Syrian President Bashar al-Assad's promises to Russia to implement reforms and end an 11-month crackdown against protesters are a manipulation that France does not believe, Foreign Minister Alain Juppe said on Wednesday.
It is a manipulation and we are not going to fall for it, Juppe told France Info radio when asked if he believed Assad was being sincere. It's not the first time someone has gone to meet Bashar and been given guarantees.
Russia's Foreign Minister Sergei Lavrov met Assad in Damascus on Tuesday, where he said both nations wanted to revive an Arab League monitoring effort that was suspended due to violence and push ahead with a reform programme.
Paris, which helped draft a U.N. resolution with Arab League backing that was vetoed by Russia and China, is working on creating an international group to bring together all those opposed to the violence, which it says has cost more than 6,000 lives since street protests began.

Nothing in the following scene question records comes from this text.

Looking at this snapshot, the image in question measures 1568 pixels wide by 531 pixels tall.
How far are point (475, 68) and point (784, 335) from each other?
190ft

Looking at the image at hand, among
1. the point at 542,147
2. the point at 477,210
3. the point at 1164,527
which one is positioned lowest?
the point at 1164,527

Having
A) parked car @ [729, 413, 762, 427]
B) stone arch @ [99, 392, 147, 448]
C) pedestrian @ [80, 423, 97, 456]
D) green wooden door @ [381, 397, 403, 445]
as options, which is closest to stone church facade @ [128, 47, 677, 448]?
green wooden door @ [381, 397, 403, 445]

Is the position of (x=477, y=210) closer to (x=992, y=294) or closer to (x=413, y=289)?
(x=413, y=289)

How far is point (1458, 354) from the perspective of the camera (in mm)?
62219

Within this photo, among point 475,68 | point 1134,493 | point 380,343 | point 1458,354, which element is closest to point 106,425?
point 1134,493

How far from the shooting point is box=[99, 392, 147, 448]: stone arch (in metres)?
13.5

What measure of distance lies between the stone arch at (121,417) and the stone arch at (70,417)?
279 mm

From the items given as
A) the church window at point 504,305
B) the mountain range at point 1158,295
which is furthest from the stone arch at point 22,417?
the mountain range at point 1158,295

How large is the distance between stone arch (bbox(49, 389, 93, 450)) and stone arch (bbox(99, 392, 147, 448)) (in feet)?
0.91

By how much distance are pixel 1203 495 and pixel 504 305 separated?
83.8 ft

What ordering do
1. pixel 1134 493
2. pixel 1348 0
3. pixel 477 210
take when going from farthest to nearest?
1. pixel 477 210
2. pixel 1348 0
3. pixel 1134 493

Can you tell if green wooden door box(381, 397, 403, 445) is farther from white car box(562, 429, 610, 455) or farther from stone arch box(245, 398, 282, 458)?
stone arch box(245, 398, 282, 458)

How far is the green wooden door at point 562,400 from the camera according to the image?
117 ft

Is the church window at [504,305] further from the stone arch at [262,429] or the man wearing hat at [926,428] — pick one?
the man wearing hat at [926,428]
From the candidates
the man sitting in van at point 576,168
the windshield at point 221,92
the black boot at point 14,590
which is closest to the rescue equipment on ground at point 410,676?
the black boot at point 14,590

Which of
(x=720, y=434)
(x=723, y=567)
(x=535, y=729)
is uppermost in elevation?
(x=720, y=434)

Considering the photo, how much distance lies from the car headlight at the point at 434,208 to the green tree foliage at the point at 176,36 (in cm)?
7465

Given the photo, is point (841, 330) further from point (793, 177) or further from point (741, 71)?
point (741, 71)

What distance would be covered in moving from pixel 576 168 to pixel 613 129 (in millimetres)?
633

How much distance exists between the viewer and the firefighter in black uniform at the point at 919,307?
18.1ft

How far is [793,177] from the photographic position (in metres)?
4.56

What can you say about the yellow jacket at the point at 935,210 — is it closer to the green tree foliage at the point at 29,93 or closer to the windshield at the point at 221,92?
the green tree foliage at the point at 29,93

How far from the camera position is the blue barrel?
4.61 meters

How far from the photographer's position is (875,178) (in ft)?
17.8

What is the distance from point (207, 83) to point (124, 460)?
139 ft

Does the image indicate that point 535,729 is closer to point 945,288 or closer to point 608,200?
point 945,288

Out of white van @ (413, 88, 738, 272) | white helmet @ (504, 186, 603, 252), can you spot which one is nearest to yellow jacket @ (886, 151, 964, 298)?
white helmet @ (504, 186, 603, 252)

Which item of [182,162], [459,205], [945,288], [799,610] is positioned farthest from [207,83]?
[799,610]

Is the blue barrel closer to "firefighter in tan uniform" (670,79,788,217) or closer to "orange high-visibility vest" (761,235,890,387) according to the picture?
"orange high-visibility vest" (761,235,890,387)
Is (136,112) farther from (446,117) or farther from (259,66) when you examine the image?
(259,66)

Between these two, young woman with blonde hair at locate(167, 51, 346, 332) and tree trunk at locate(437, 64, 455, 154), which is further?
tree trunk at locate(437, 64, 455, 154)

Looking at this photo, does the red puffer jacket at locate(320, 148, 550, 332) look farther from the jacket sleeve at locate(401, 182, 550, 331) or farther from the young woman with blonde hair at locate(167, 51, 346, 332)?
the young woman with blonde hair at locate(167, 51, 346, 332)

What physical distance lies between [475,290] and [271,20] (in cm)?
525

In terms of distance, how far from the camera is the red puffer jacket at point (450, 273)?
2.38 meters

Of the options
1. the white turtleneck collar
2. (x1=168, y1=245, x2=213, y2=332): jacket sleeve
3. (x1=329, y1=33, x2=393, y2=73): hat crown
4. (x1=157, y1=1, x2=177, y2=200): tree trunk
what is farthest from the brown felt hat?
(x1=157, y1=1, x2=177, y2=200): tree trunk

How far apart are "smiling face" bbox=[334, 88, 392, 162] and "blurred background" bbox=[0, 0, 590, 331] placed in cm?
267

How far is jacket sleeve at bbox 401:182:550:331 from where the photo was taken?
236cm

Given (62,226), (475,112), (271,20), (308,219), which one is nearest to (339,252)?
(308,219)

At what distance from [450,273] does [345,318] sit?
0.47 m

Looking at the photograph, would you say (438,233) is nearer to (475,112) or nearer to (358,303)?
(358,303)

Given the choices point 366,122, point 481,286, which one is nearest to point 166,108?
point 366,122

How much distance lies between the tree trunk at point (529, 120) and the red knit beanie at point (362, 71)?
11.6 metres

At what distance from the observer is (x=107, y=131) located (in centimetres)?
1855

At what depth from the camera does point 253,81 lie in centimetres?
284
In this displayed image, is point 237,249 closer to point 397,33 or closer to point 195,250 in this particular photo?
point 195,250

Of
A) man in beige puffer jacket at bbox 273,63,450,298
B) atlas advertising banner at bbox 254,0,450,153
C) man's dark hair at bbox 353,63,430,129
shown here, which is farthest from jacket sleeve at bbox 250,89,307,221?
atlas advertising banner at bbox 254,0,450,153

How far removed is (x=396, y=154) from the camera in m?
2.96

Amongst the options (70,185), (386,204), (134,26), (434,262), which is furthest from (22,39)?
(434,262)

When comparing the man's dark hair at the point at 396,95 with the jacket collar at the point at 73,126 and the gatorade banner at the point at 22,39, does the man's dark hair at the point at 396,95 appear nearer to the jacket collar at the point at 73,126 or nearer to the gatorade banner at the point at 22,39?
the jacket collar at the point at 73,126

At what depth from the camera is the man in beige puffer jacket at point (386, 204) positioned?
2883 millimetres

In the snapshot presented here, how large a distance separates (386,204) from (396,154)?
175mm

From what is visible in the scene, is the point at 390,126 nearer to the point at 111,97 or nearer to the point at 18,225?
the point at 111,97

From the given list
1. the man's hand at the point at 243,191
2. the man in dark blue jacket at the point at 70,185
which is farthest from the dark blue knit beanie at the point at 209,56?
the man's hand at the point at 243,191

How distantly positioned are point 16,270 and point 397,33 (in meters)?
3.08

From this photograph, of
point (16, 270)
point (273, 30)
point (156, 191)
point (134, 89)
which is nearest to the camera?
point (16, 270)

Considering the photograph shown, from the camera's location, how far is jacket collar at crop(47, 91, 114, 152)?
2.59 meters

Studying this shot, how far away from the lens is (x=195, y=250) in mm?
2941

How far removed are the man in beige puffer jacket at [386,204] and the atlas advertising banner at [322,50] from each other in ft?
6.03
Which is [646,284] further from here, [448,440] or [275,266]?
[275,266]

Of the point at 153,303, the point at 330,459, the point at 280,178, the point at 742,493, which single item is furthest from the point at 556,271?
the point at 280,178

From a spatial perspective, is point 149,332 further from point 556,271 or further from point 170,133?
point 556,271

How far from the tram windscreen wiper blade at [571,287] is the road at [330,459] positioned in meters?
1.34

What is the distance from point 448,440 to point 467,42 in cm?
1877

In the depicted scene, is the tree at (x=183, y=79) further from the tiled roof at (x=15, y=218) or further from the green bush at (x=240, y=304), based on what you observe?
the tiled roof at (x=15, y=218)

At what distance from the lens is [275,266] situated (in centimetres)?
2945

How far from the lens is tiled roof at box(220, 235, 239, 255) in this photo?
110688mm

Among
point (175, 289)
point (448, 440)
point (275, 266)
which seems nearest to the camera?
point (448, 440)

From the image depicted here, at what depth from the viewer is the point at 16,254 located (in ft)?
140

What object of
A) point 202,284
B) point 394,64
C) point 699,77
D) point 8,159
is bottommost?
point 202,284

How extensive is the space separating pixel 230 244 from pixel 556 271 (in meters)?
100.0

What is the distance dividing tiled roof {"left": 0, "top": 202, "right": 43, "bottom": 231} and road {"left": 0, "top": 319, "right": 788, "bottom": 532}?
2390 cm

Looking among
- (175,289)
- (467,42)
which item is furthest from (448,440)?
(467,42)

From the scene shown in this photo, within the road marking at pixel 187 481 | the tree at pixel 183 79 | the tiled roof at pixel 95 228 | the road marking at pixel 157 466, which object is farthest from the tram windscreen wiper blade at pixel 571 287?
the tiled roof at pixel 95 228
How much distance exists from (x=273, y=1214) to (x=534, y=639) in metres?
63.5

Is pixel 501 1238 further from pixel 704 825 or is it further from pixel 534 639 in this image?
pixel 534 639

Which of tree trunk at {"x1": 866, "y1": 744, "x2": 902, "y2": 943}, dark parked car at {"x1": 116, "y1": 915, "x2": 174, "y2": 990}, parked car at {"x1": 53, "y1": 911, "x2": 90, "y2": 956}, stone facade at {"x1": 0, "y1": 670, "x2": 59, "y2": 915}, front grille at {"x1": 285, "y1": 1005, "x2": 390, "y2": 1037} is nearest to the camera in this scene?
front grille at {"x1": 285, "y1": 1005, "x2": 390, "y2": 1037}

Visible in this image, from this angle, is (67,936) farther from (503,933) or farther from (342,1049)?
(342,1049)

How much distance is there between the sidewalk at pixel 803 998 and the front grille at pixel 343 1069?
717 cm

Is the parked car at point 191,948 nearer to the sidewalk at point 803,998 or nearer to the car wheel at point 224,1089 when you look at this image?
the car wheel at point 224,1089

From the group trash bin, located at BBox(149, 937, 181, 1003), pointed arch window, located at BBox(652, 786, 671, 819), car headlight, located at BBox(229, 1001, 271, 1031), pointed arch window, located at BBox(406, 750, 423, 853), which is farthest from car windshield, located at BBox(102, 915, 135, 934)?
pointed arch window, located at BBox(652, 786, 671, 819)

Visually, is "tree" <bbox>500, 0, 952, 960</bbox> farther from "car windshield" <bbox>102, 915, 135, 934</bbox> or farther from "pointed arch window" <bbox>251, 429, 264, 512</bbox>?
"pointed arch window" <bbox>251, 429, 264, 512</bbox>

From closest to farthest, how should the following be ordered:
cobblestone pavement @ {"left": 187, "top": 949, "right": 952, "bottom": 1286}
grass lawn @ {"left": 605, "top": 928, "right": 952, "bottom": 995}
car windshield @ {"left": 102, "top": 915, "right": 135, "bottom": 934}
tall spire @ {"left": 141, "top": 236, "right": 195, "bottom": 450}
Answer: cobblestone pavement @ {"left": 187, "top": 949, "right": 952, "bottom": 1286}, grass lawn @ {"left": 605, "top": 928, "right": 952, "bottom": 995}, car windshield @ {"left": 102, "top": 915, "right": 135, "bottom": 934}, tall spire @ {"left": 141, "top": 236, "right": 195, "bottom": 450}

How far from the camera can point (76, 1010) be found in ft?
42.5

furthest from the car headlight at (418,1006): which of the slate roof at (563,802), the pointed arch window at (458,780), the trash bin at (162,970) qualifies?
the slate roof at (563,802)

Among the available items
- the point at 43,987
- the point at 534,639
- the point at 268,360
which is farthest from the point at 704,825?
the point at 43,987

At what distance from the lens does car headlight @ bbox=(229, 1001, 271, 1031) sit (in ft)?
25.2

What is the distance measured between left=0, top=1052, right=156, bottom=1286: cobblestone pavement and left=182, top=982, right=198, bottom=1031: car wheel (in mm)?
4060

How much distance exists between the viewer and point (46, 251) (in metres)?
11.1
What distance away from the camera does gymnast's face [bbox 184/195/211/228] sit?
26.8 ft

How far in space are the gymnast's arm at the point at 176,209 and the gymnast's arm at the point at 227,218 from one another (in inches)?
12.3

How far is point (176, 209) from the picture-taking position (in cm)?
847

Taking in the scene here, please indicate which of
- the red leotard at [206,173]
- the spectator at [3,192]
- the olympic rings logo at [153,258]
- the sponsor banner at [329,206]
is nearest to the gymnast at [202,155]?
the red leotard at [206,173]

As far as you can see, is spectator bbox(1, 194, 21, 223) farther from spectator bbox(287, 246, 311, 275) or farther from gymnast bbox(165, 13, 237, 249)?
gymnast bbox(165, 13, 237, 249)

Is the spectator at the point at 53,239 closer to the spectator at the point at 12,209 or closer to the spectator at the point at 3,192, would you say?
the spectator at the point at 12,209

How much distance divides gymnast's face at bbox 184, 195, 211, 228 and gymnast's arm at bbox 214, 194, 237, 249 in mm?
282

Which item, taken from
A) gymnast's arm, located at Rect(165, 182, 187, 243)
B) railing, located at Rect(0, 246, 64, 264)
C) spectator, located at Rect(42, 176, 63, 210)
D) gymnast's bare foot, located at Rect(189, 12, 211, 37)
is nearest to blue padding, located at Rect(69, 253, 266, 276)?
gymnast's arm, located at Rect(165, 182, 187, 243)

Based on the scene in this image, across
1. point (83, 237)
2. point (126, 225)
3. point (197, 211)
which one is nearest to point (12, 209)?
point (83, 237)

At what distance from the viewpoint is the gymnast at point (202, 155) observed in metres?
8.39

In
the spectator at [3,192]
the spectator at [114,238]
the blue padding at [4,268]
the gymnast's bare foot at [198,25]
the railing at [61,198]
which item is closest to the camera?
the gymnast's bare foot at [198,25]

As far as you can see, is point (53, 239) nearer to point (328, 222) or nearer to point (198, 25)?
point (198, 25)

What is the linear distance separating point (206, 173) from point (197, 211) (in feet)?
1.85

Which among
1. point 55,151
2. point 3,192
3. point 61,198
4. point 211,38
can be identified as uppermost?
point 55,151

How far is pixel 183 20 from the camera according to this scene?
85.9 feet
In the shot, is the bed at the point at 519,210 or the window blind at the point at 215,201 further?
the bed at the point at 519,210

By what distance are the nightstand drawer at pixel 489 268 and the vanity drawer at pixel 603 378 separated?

I recall my Turkish colleague telling me that he had spent six hours with Bashar to convince him and then the next day there were 100 dead, Juppe said. I absolutely don't believe the commitments of the Syrian regime, which is discredited.
Syrian forces thrust into the rebellious city of Homs on Wednesday, killing dozens of civilians according to opposition activists.
French President Nicolas Sarkozy said on Saturday that Paris was consulting various countries to create a Syrian contact group to support the opposition and find a solution to the crisis, using the Arab League plan as its basis.
Juppe said Paris wanted to bring together the 13 members of the Security Council that approved the U.N. resolution, as well as the European Union and Arab states. It was unclear if the French plan was the same as a Turkish proposal to host an international conference to discuss the crisis.
We want to do this to put as much pressure on Russia, to show it that it is in an impasse and completely isolated, and on Assad, to back the transition plan proposed by the Arab League, Juppe said.
A French diplomatic source said the various plans were likely to converge in the next 48 hours.
Sarkozy is due to speak to Russian President Dmitry Medvedev later on Wednesday, said government spokeswoman Valerie Pecresse.